_Recorded data_:
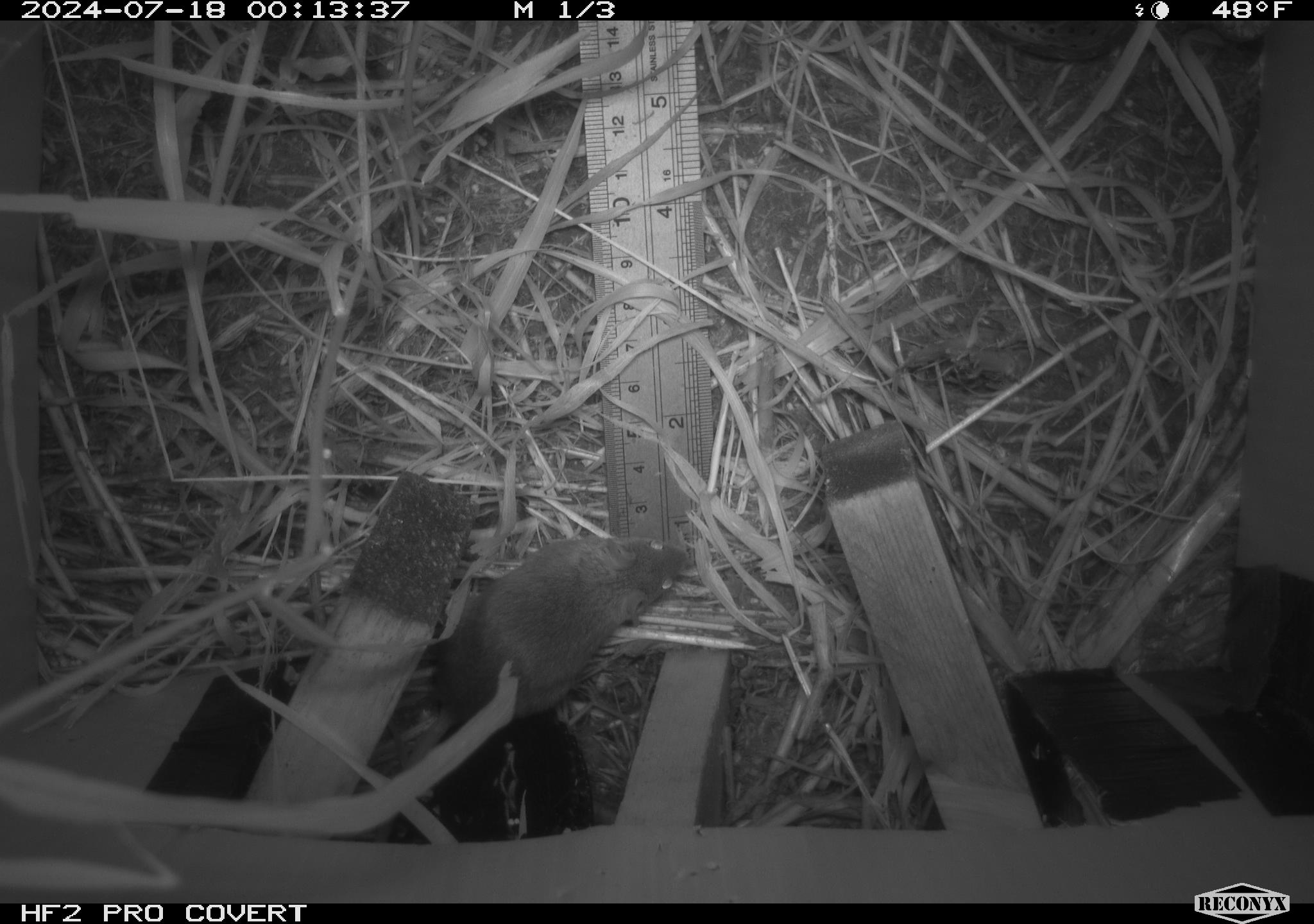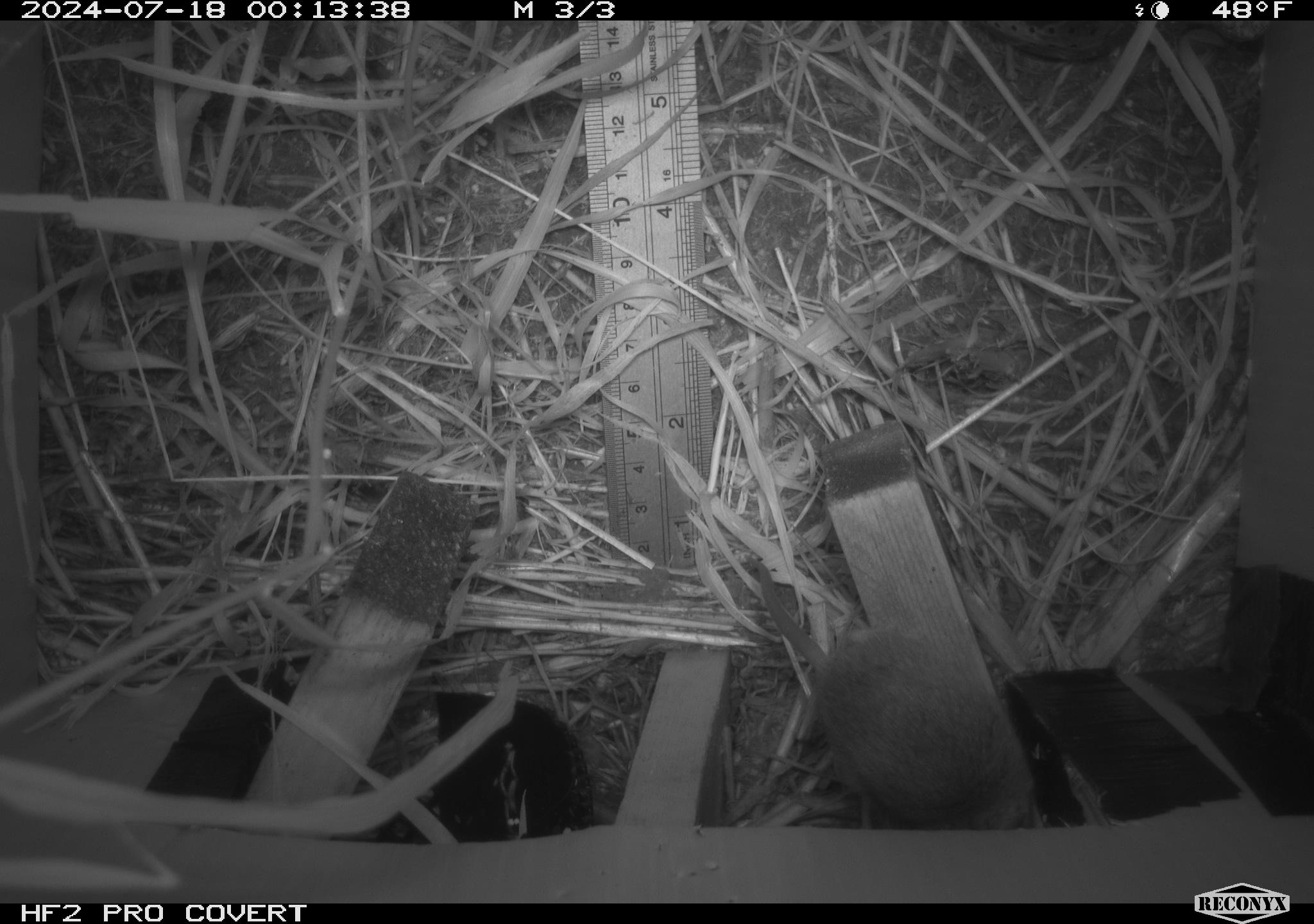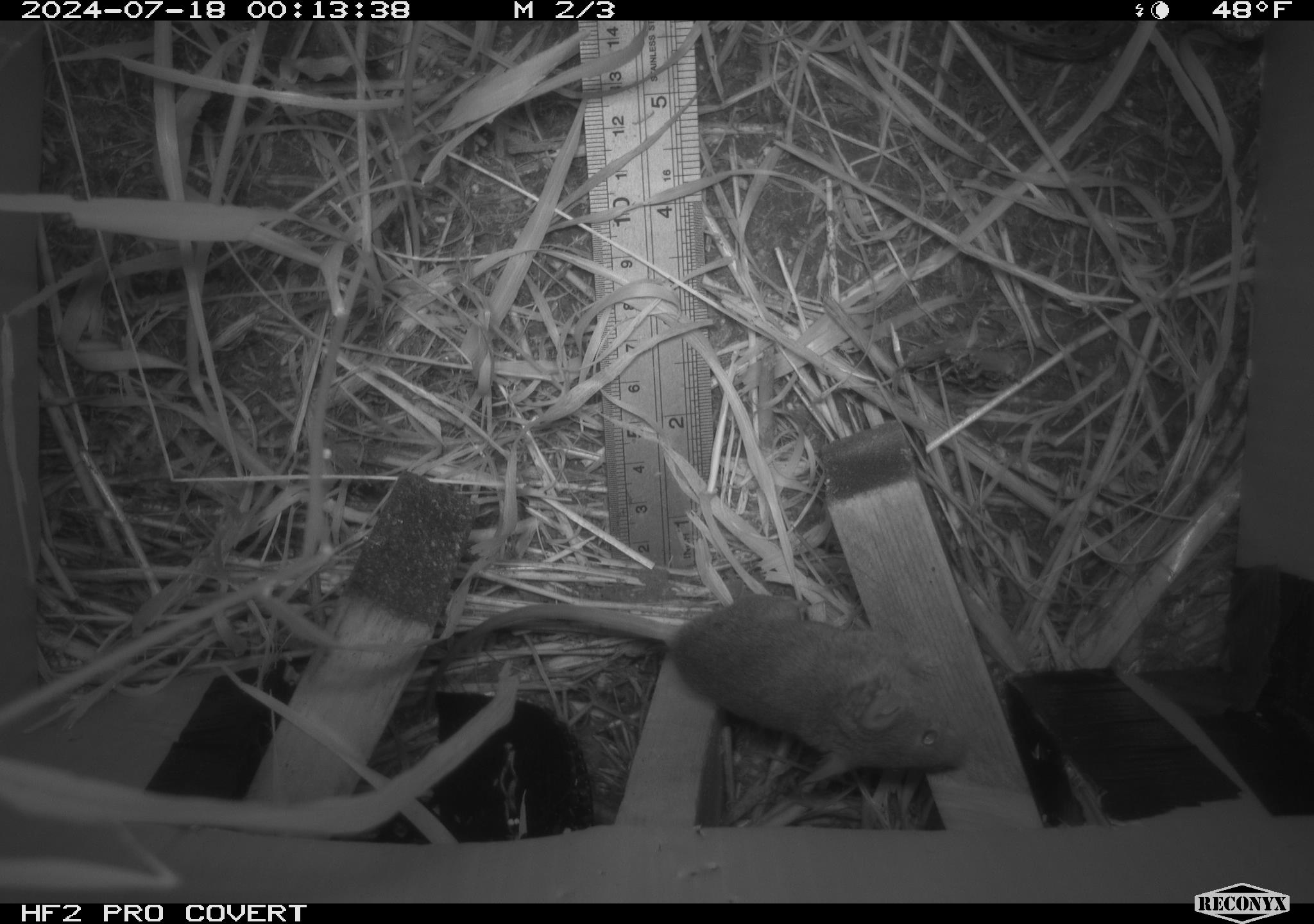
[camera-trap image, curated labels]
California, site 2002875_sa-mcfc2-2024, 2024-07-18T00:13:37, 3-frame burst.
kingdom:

_Task to carry out_: Your task is to reproduce, exactly and exclusively, the lines from the one holding "2024-07-18T00:13:37, 3-frame burst." through the final line of the listing.

_Solved exercise_:
California, site 2002875_sa-mcfc2-2024, 2024-07-18T00:13:37, 3-frame burst.
kingdom:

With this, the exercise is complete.